So many hours of daydreaming. So many days of watching rain run down the panes or squinting into the dazzle of the sun. Absorbing the turns and leans of the rails, the burble of the announcements and the litany of the stations until knowing where to look, when to stand became the stuff of instinct rather than thought.
It’s years now since I’ve travelled regularly by train. First I swapped the commute for a drive: the sudden, luxurious convenience of stepping into a car outside my front door and parking just feet away from the office replacing the daily lottery of timetables and weather and peculiar fellow travellers. Then I swapped the commute altogether for a walk to school: pushing a pram, pulling a scooter, toting small wailing children rather than a designer handbag and a pair of shoes to change into. Whenever we go somewhere with the children, we tend to drive. There’s a small local tootle train which goes to the seaside, but this weekend, to celebrate a big birthday, we took them on a big train for the first time – all the way to Edinburgh.

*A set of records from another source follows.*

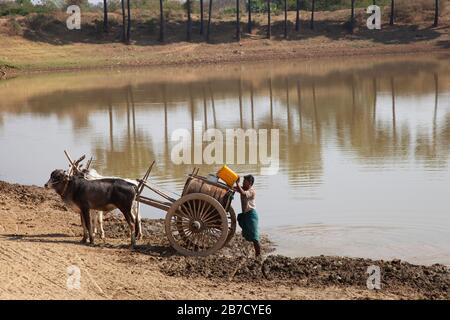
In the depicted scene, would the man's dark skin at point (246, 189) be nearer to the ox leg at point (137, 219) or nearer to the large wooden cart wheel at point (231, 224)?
the large wooden cart wheel at point (231, 224)

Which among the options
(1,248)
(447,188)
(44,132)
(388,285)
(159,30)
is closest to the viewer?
(388,285)

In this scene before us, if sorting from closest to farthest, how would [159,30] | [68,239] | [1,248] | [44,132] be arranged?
[1,248], [68,239], [44,132], [159,30]

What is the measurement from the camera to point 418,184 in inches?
607

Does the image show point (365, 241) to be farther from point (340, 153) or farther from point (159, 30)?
point (159, 30)

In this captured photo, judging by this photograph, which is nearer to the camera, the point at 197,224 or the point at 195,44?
the point at 197,224

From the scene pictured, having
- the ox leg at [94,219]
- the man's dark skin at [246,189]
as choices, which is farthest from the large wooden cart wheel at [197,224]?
the ox leg at [94,219]

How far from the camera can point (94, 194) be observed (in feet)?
36.6

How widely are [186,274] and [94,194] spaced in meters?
2.15

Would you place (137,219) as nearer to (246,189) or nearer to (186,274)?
(246,189)

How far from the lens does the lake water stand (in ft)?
42.0

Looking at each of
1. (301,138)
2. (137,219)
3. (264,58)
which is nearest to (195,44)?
(264,58)

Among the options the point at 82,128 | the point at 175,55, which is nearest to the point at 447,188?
the point at 82,128

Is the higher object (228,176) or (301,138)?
(228,176)

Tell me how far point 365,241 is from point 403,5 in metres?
60.5
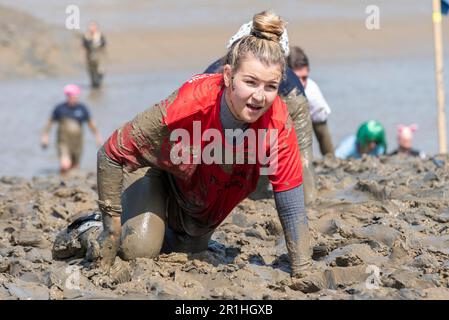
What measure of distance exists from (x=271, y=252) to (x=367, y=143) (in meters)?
5.47

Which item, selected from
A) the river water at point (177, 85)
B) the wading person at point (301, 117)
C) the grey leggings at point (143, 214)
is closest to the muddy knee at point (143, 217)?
the grey leggings at point (143, 214)

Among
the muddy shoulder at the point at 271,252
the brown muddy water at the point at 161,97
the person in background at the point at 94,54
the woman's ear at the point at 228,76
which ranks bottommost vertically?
the muddy shoulder at the point at 271,252

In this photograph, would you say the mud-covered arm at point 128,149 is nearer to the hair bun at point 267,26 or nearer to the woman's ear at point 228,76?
the woman's ear at point 228,76

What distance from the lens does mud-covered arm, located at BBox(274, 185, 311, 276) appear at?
518 centimetres

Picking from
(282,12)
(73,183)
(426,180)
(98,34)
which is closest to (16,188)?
(73,183)

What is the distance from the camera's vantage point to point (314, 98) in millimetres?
9227

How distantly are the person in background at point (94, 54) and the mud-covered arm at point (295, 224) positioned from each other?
55.4 feet

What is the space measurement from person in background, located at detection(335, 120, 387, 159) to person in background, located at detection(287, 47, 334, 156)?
42.6 inches

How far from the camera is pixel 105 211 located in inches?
210

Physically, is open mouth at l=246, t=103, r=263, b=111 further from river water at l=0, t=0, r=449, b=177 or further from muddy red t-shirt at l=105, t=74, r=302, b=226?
river water at l=0, t=0, r=449, b=177

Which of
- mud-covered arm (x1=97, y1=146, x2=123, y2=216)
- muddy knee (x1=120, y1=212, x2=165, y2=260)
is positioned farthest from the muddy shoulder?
mud-covered arm (x1=97, y1=146, x2=123, y2=216)

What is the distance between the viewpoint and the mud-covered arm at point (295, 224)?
204 inches

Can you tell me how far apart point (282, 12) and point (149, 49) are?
4102 millimetres
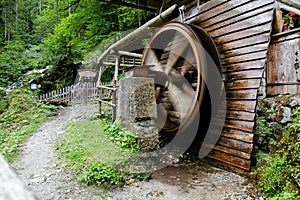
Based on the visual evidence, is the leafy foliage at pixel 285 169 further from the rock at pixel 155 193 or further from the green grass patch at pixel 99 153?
the green grass patch at pixel 99 153

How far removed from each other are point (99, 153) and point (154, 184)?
0.95m

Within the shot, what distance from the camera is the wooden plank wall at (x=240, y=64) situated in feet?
9.86

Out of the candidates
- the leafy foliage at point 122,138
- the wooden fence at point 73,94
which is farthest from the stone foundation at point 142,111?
the wooden fence at point 73,94

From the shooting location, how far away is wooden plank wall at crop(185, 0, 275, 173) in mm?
3006

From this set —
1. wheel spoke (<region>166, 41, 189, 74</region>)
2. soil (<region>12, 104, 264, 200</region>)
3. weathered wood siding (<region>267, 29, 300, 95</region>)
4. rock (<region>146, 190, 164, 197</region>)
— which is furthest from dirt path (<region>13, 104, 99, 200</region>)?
weathered wood siding (<region>267, 29, 300, 95</region>)

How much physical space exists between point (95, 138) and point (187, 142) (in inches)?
65.1

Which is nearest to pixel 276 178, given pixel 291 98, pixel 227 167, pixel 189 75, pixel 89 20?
pixel 227 167

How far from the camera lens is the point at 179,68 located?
4.38 m

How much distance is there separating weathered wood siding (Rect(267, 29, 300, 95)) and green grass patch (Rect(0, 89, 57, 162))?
4335 millimetres

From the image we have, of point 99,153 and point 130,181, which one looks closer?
point 130,181

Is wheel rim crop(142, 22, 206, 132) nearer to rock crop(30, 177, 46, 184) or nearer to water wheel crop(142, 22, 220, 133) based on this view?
water wheel crop(142, 22, 220, 133)

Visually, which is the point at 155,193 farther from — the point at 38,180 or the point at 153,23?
the point at 153,23

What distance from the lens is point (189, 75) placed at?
4.25 m

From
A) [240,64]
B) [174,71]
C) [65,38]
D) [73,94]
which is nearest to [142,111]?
[174,71]
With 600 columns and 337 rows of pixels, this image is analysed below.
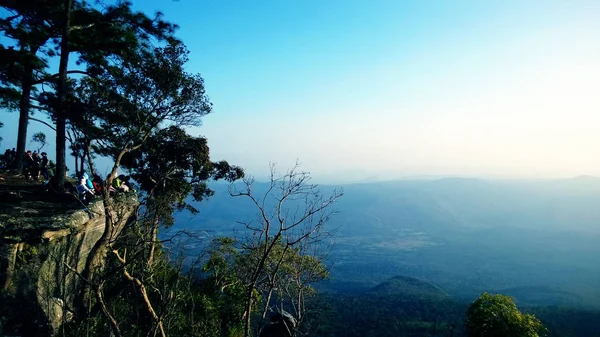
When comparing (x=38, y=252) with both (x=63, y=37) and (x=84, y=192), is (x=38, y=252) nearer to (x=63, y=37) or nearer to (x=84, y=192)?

I was there, still, at the station: the memory of countless icy Northern mornings hitting me through my behind when we sat to wait on the cold metal benches; rising up from the platform through the soles of my boots. The tiny jolt of adrenaline when the train was announced; the purposeful stride in the direction of the best seats before remembering we had reservations this time. The soft sigh of the upholstery and the tug as the train pulled away. There was even a handful of the old familiar faces, looking faintly appalled, as I would have done had a family of five looked set to disturb my thirty minutes of quiet.
I was there still when, the children finally nestled into seats with books and snacks, I caught sight of myself in the window: broader and busier, with silver and shade in my face that were never there before - but still me. I think I’ve been there all the time.